Ein bedeutender neuer Faktor, der sich vor allem auf die rund 100 Städte auswirkt, die weltweit eine Schlüsselposition innehaben, ist der starke Anstieg von Landerwerb durch Unternehmen. Allein in diesen 100 Städten kauften Konzerne von Mitte 2013 bis Mitte 2014 ausgewiesene Grundstücke im Wert von mehr als 600 Milliarden Dollar, und im Wert von über einer Billion von Mitte 2014 bis Mitte 2015, was auf weiteres steiles Wachstum hinweist. In diesen Zahlen sind die erklecklichen Summen für den Erwerb städtischen Grunds zur Baulanderschließung noch nicht mit eingerechnet.
Während diese 100 Städte einen erheblichen Anteil des Gesamtkaufvolumens der Neuerwerbungen ausmachen, sind die Wachstumsraten einzelner Städte besonders auffällig, weil besonders hoch. So gab es zum Beispiel von 2013 bis 2014 einen Zuwachs beim Grundstückserwerb durch ausländische Firmen um 248 Prozent in Amsterdam/Randstad, um 180 Prozent in Madrid und um 475 Prozent in Nanjing. Betrachtet man im Gegensatz dazu die bedeutenden Städte in den betreffenden Regionen, betrug die Wachstumsrate nur etwas über 68,5 Prozent für New York, 37,6 Prozent für London und 160,8 Prozent für Peking.
Die Folgen dieser Käufe machen sich in einigen Städten drastisch bemerkbar, besonders in New York und London, wo der Anteil erschwinglichen Wohnraums immer weiter abnimmt. Im Zuge eines Vorstoßes durch die Regierung Großbritanniens erlaubt ein neues Gesetz privaten Bauunternehmern nun, mietpreisgebundene Wohnungen für einkommensschwache Familien zu erwerben und zu verkaufen. Da das Angebot an günstigen Wohngelegenheiten in London schon jetzt stark eingeschränkt ist, stieß diese Entscheidung auf wütende Kritik.

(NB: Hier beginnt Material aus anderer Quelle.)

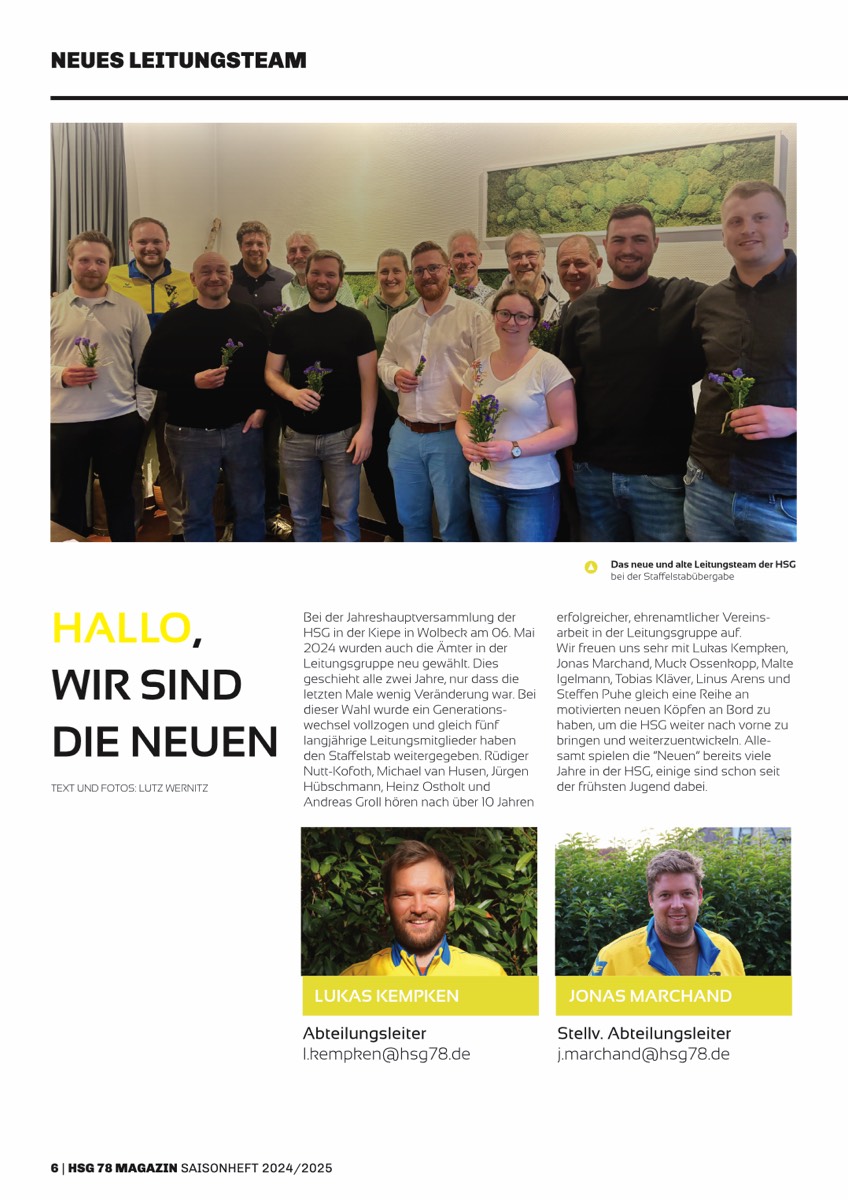 NEUES LEITUNGSTEAM

Das neue und alte Leitungsteam der HSG bei der Staffelstabübergabe

HALLO, WIR SIND DIE NEUEN

TEXT UND FOTOS: LUTZ WERNITZ

Bei der Jahreshauptversammlung der HSG in der Kiepe in Wolbeck am 06. Mai 2024 wurden auch die Ämter in der Leitungsgruppe neu gewählt. Dies geschieht alle zwei Jahre, nur dass die letzten Male wenig Veränderung war. Bei dieser Wahl wurde ein Generationswechsel vollzogen und gleich fünf langjährige Leitungsmitglieder haben den Staffelstab weitergegeben. Rüdiger Nutt-Kofoth, Michael van Husen, Jürgen Hübschmann, Heinz Ostholt und Andreas Groll hören nach über 10 Jahren erfolgreicher, ehrenamtlicher Vereinsarbeit in der Leitungsgruppe auf.
Wir freuen uns sehr mit Lukas Kempken, Jonas Marchand, Muck Ossenkopp, Malte Igelmann, Tobias Kläver, Linus Arens und Steffen Puhe gleich eine Reihe an motivierten neuen Köpfen an Bord zu haben, um die HSG weiter nach vorne zu bringen und weiterzuentwickeln. Allesamt spielen die "Neuen" bereits viele Jahre in der HSG, einige sind schon seit der frühsten Jugend dabei.

LUKAS KEMPKEN
Abteilungsleiter
l.kempken@hsg78.de

JONAS MARCHAND
Stellv. Abteilungsleiter
j.marchand@hsg78.de

6 | HSG 78 MAGAZIN SAISONHEFT 2024/2025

Städte als Grenzlandschaften von heute?
Stelle ich mir selbst die Frage, wo die Grenzlandschaften von heute zu finden sind, lautet meine Antwort: in unseren Großstädten. Eine Grenzlandschaft ist ein Raum, in dem Akteure aus unterschiedlichen Welten sich mit Erlebnissen konfrontiert sehen, für die es keine etablierten Verhaltensregeln gibt. An der historischen Grenze zwischen Wildnis und Zivilisation führte dies entweder zu Verhandlungen mit den Einheimischen oder - wie in der Mehrheit der Fälle - zu deren Verfolgung und Unterdrückung.
Die heutigen Grenzlandschaften in den in dieser Hinsicht bunt gemischten Großstädten zeigen da bei Weitem mehr Varianten zwischenmenschlichen Verhaltens. Diejenigen, die über eine gewisse Macht und Einfluss verfügen, möchten nicht von den Armen belästigt werden. Häufig überlässt man diese dann einfach ihrem eigenen Schicksal. In manchen Städten, wie etwa in den USA und Brasilien, kommt es zu extremen Polizeiübergriffen. Dies kann jedoch wiederum zu einer öffentlichen Debatte führen - ein möglicher erster Schritt in einer längeren Entwicklung, zumindest manche Rechte zugestanden zu bekommen. Es sind die Städte, in denen viele der Kämpfe über Rechtsansprüche ausgetragen und auch langfristig Teilerfolge erzielt werden.
Diese mögliche Komplexität der eigenen Machtlosigkeit, die Fähigkeit, Geschichte, eine Kultur und noch vieles mehr zu formen - all dies ist heutzutage stark gefährdet: durch das starke Ausmaß an Stadtsanierungen vonseiten privater Unternehmen genauso wie durch die Verbreitung von "Gated Communities", durch die graduelle Vertreibung des Mittelstands, der sich die hohen Wohnkosten nicht mehr leisten kann, und die gesteigerte Armut selbst in den reichsten Städten.